BIMCO’s strategic aim is to see the eradication of piracy and armed robbery at sea. Only then will seafarers’ safety  and freedom of navigation be assured, without the need for self-protection measures and additional insurance premiums. 

BIMCO’s position

  • Lack of uniform implementation and effective enforcement by coastal states of their responsibilities according to UNCLOS undermines the effect of various initiatives aimed at combatting piracy and armed robbery at sea. In high risk regions, coastal states are encouraged to strengthen  multilateral cooperation to maximise counter-piracy impact, e.g. by means of external naval forces working effectively in parallel with regional state navies.
  • The relationship and strong cooperation between navies, maritime law enforcement agencies and the shipping industry is vital to deter and defeat piracy globally. 
  • BIMCO actively promotes a comprehensive approach to combating Nigerian based piracy in the Gulf of Guinea including the assistance of other navies.
  • The involvement of law enforcement agencies or officials (including recently retired senior officials) in commercial protection business can lead to a conflict of interests and should thus be avoided.
  • Other conflicts of interest may arise if disproportionate payments are required by authorities in connection with the regulation of commercial protection business.

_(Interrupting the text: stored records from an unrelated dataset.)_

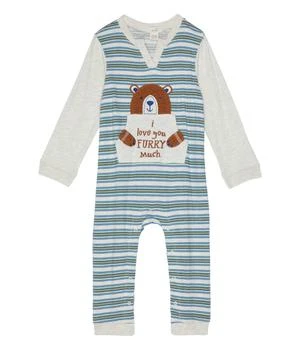 PEEK | I Love You Front Pocket Coverall (Infant) 7.4折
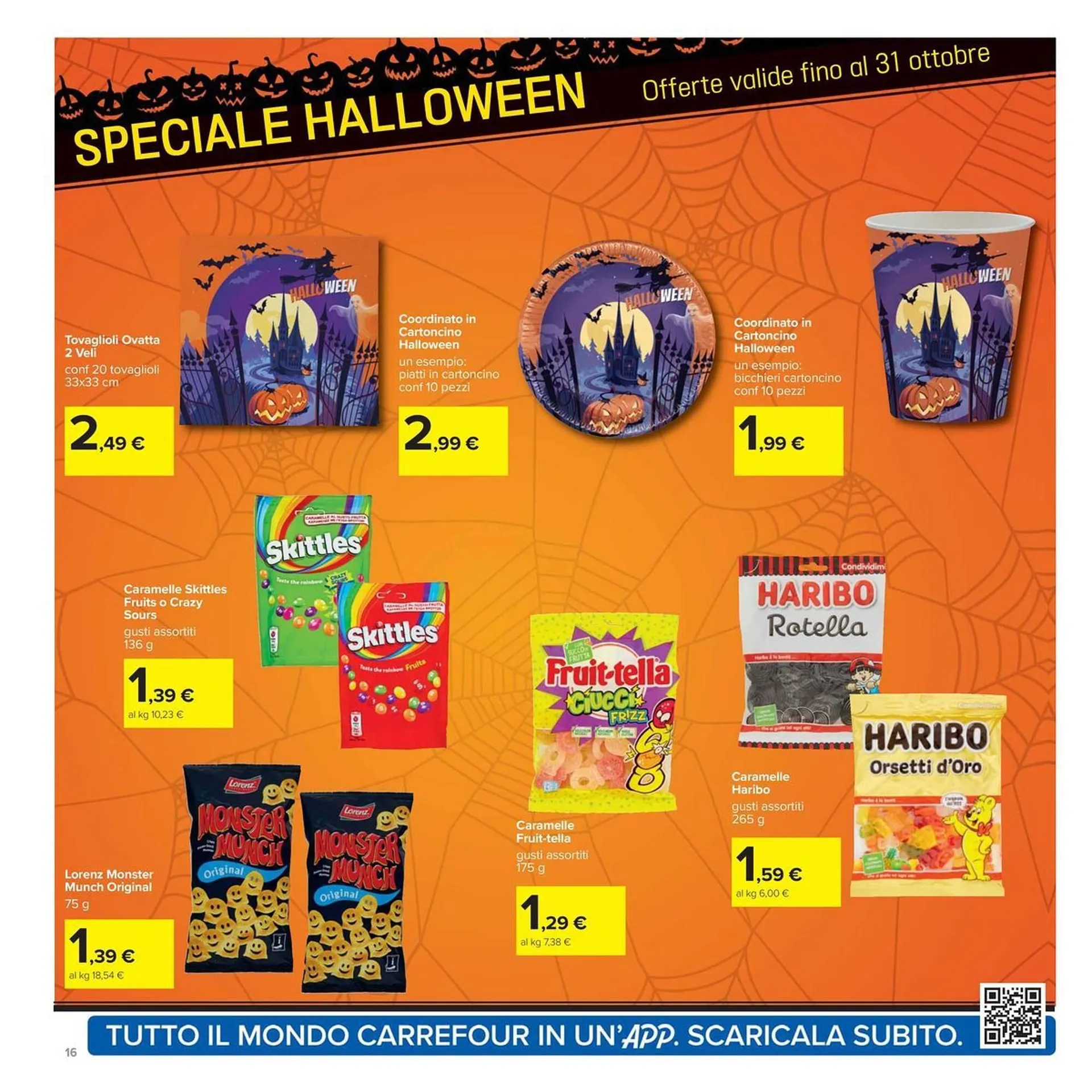 Volantino Carrefour Iper da 23 ottobre a 6 novembre di 2025 - Pagina del volantino 16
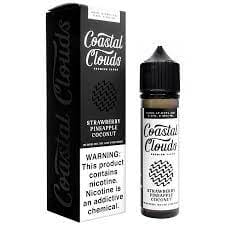 Strawberry Pineapple Coconut by Coastal Clouds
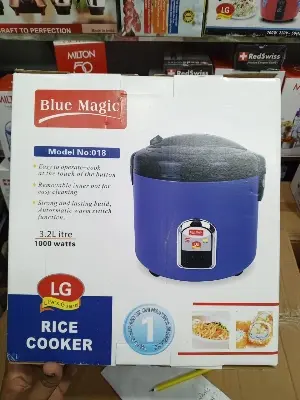 Picture of Blue Magic 3.2L Rice Cooker – 1000W(Blue)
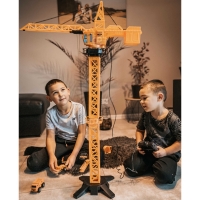 DICKIE 3462412 Dźwig mega żuraw na kabel 120cm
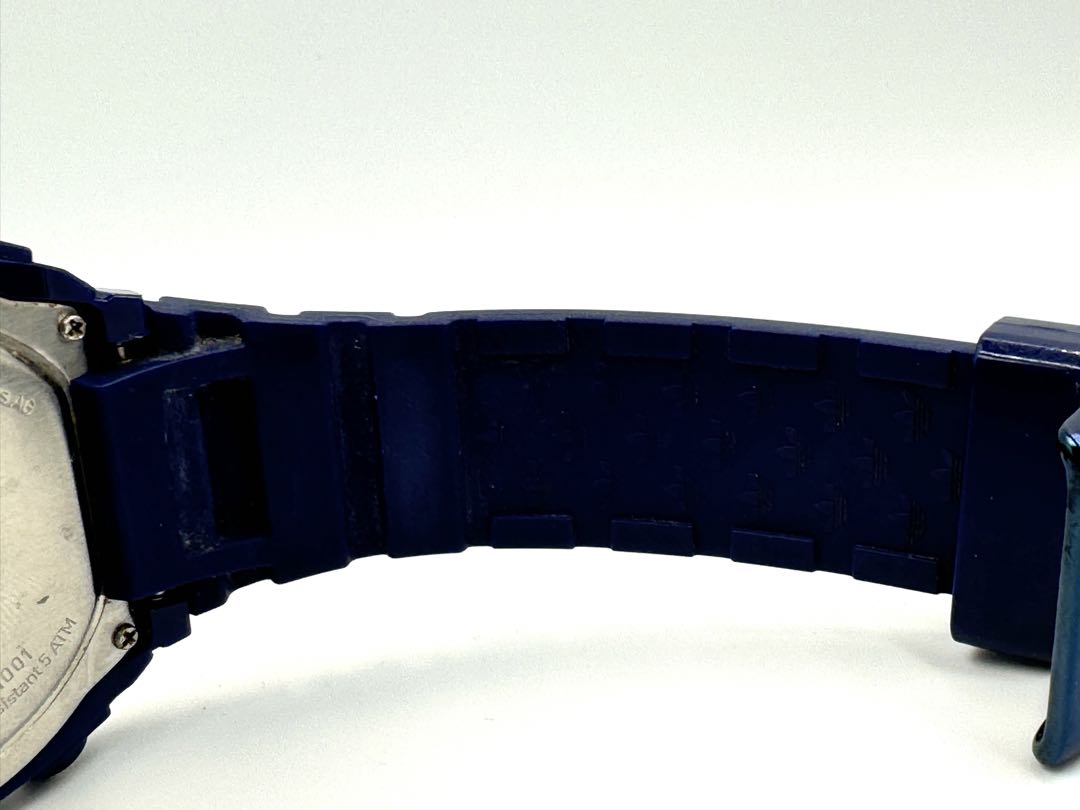Adidas Digital Quartz Men Watch Y2K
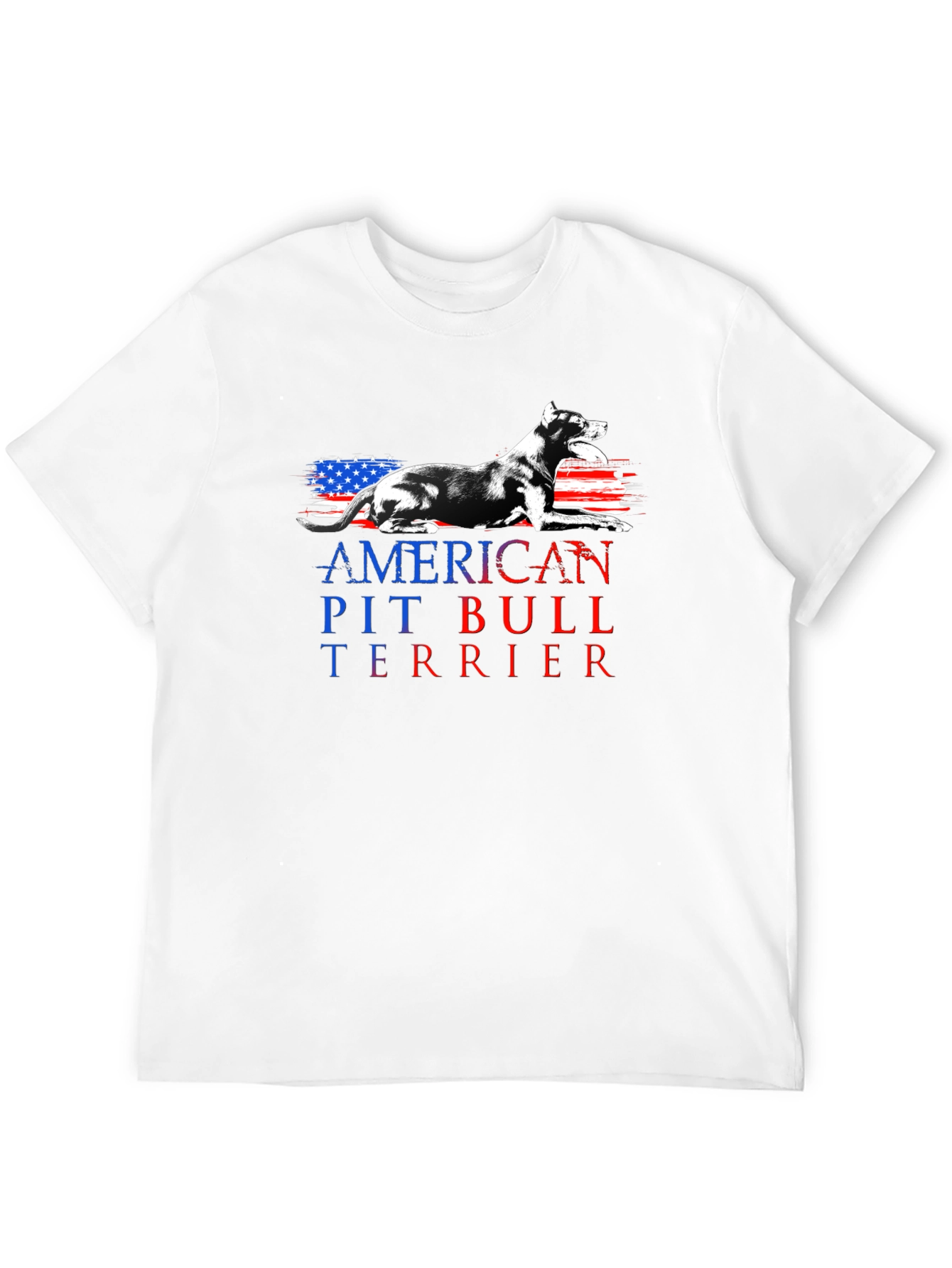 American Pit Bull Terrier Graphic T-Shirt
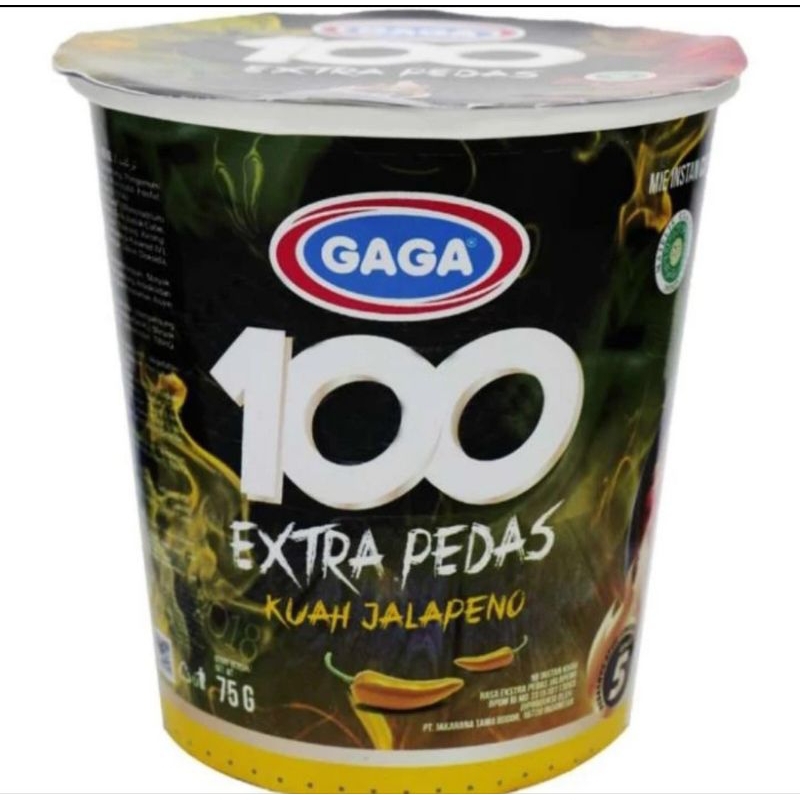 

Gaga cup 100 kuah jalapeno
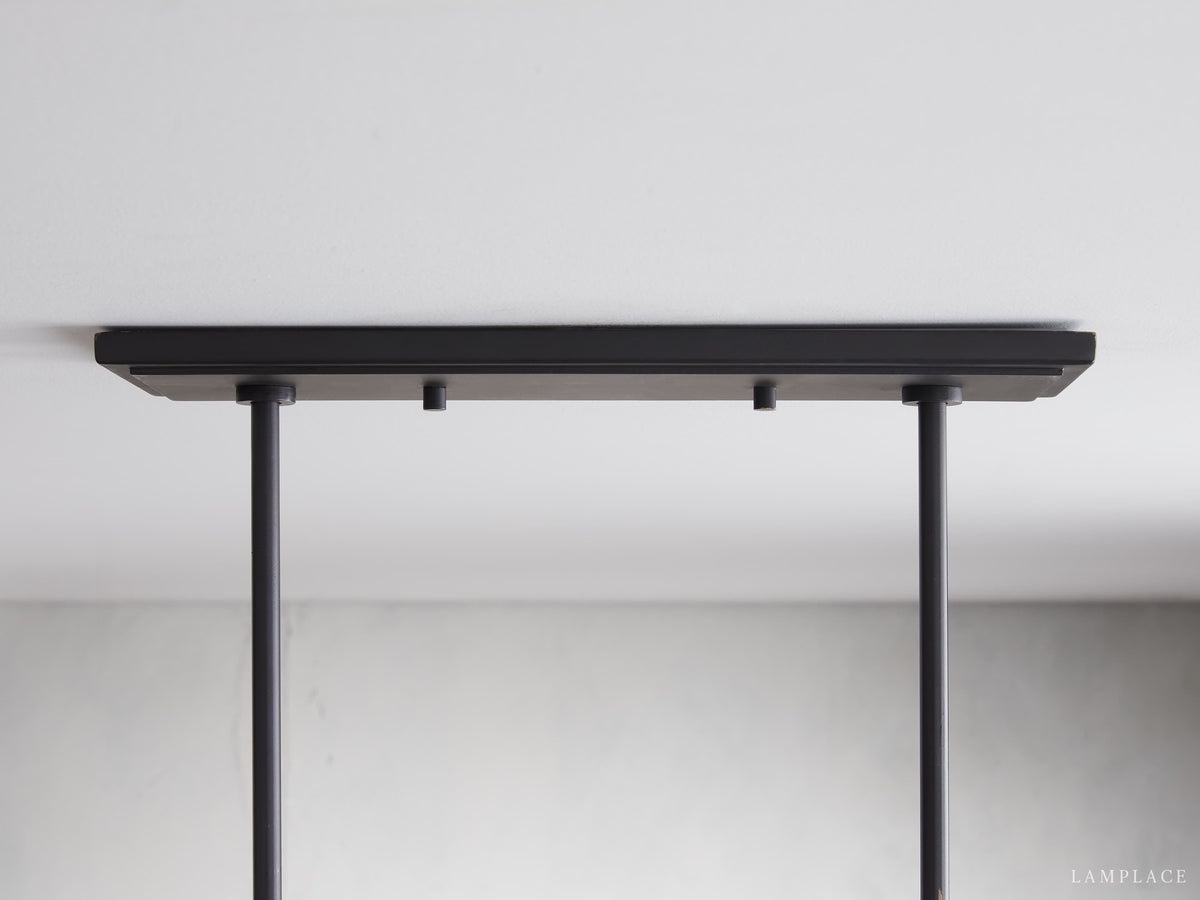 Jacarra Primordial Glow Linear Chandelier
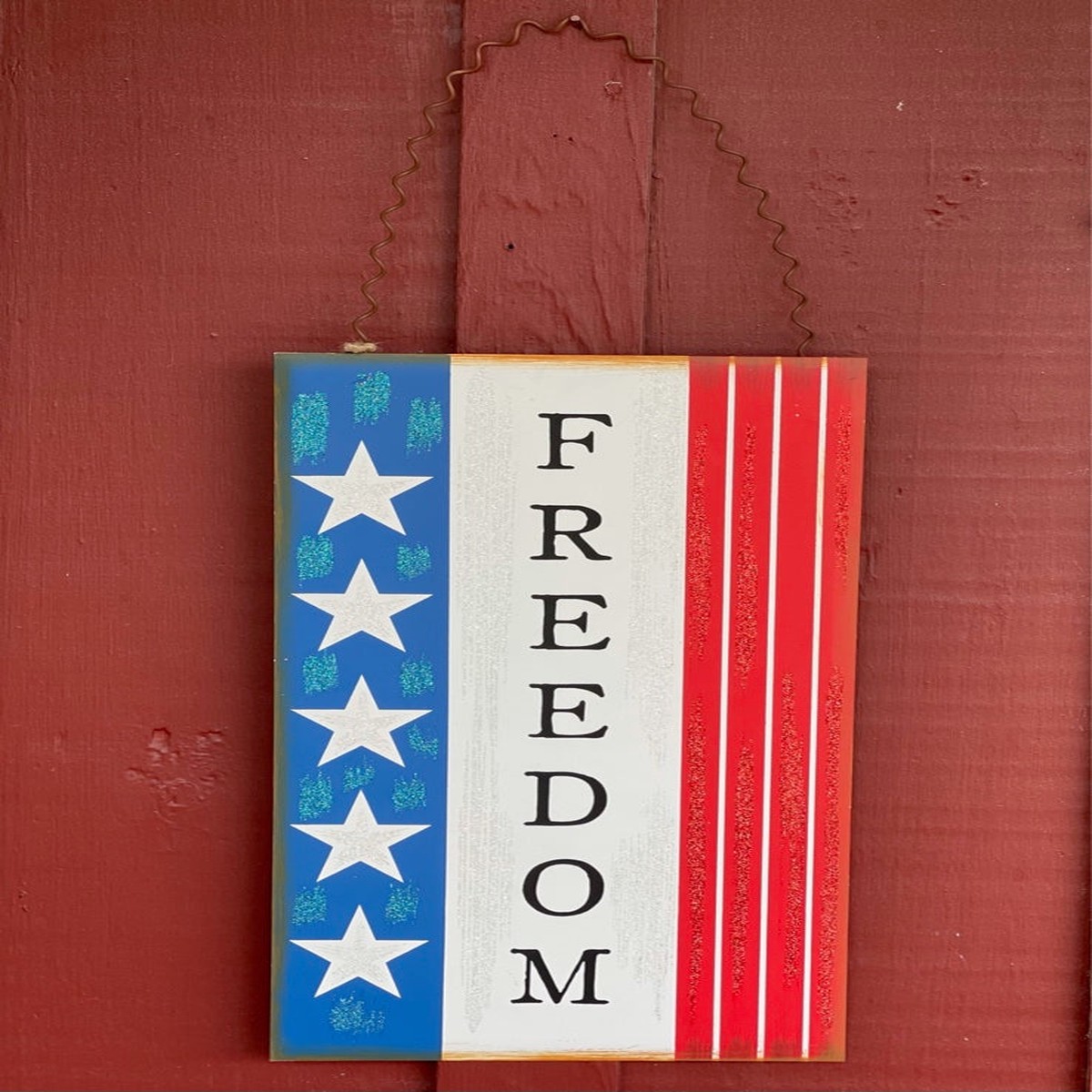 Flag Hanger Vertical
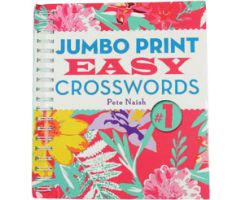 Jumbo Print Easy Crosswords
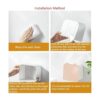 Poeland Caja de almacenamiento para montaje en pared_5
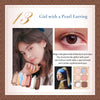 MilleFée Painting Shadow Palette - 13 Girl with a Pearl Earring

  • According to UNCLOS, counter piracy is a government’s responsibility. Requests to the shipping industry to make financial contributions to governments for counter-piracy initiatives are not supported. 
  • Paying ransom for release of crew and ship is the right of owners, and their responsibility to protect seafarers should not be hindered.
  • The shipping industry should designate piracy High Risk Areas (HRA),  when the piracy threat to seafarers is high enough to warrant it. The piracy threat is the combination of pirates’ opportunity, capability and intent to attack shipping.
  • When it makes sense from a law enforcement resource perspective, BIMCO supports the establishment of safe anchorage areas by coastal states. To avoid such an area becoming a lucrative source of income and thereby a disincentive to effective law enforcement by the coastal state, the use of such areas should ideally be free of charge, and as a minimum any charges should be proportionate.
  • BIMCO supports the use of private maritime security companies (PMSCs) when required. PMSCs should be ISO28007 certified and operate legitimately, as a supplement to other self-defence measures and the efforts by the naval forces. 
  • BIMCO supports the idea of a single set of standard definitions for security incident classification and reporting.